Los países democráticos del mundo, esas sociedades afortunadas donde el respeto a los derechos humanos y a la libertad de expresión están sacralizados por sus leyes y por la conducta impecable de sus líderes, suelen ser condescendientes, comprensivos y mirar entretenidos el cielo azul o las nubes grises, a la hora de plantearse el asunto de sus relaciones con el gobierno cubano, una dictadura arcaica y violenta que no usa máscara ni anestesia.
Ahora, en estos tiempos, se les puede ver enfurruñados y severos con Nicolás Maduro y sus amigos porque quieren imponer en Venezuela una copia de la estructura de mando que funciona en Cuba. Al mismo tiempo, en los salones donde firman advertencias o amenazas contra los herederos del chavismo, se apresuran a rubricar con desenfado proyectos de convenios con el castrismo, invitaciones a ministros, ayudas económicas, mamotretos de colaboración para enviar a sus inversores y expertos a trabajar sobre los escombros que dejó el socialismo en la Isla.

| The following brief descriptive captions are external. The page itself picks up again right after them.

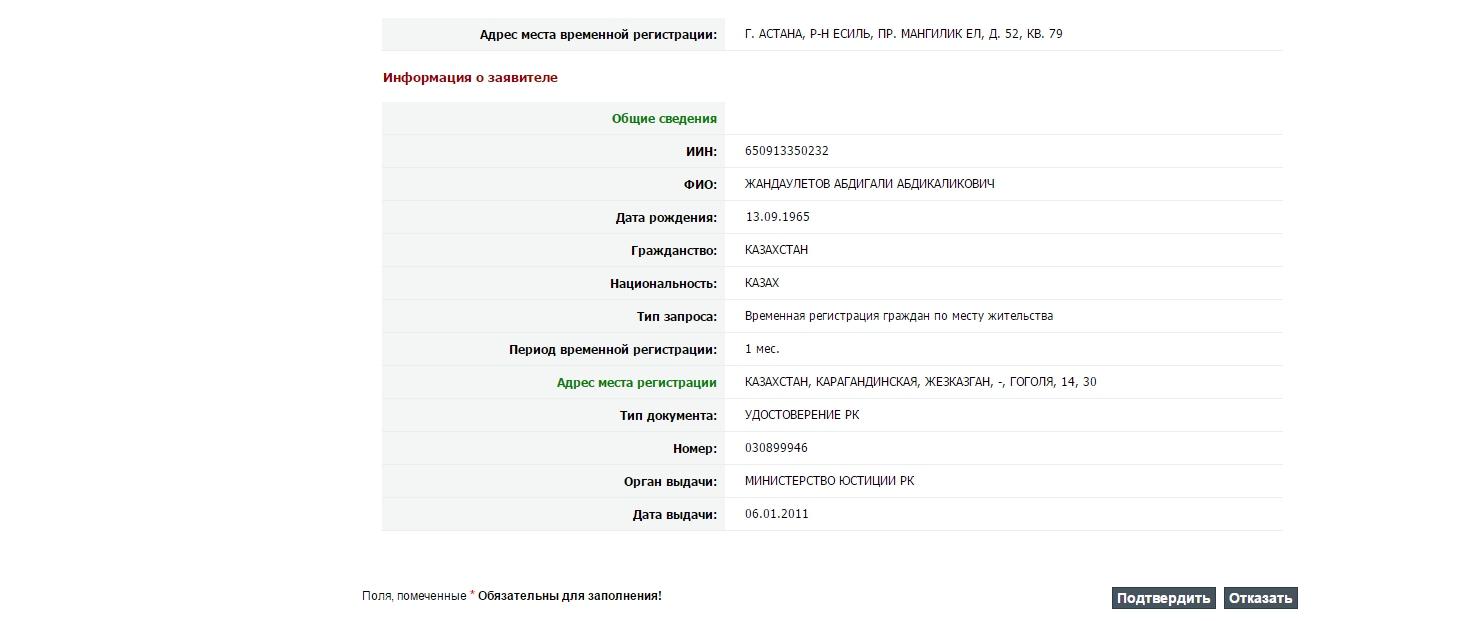 Временная регистрация алматы 2017 гражданин рф регистрация в рк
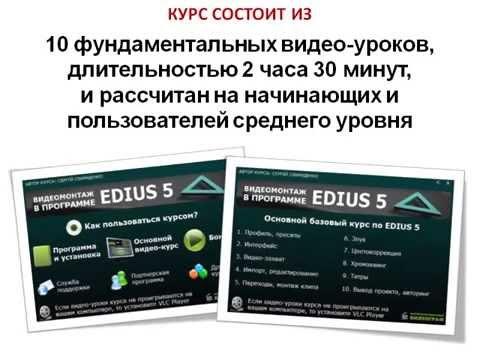 edius 6 учебник на русском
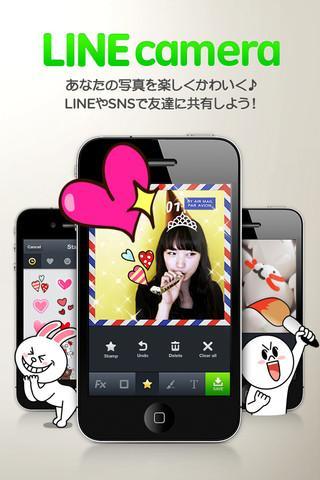LINE camera : (*´∀`)ノ1000万ダウンロード超え! 写真&写真加工系の ...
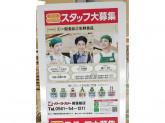 イトーヨーカドー 尾張旭店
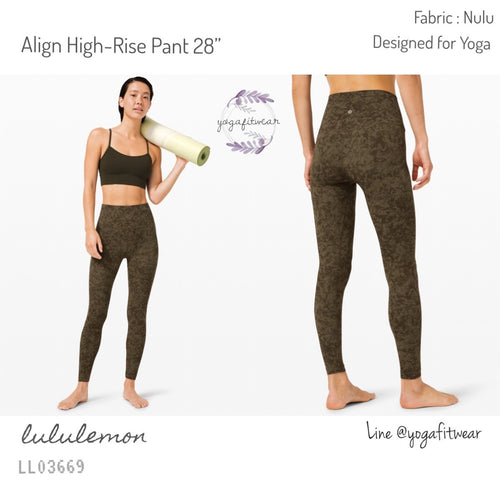 "Lululemon : Align High-Rise Pant 28"" (Summer Shade Medium Olive Dark Olive) (LL03669)"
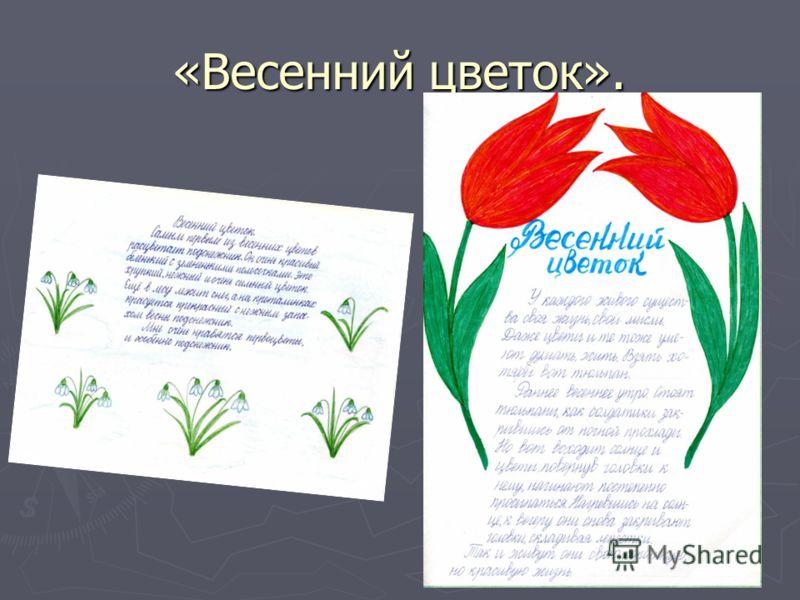 «Весенний цветок».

Allá van todas las semanas, enguayaberados y felices, a dialogar y estrechar sus contactos con la élite criolla que los recibe con música y cocteles por oportunismo y conveniencia y que, desde luego, es la que le impone a los ciudadanos cubanos un brutal mecanismo de represión que tiene sus parientes más cercanos en Corea del Norte, China y Vietnam.
La violencia estatal no deja libre ni un solo espacio entre la Punta de Maisí y el Cabo de San Antonio, y está dirigida, en especial, contra los activistas de derechos humanos, los periodistas y artistas libres.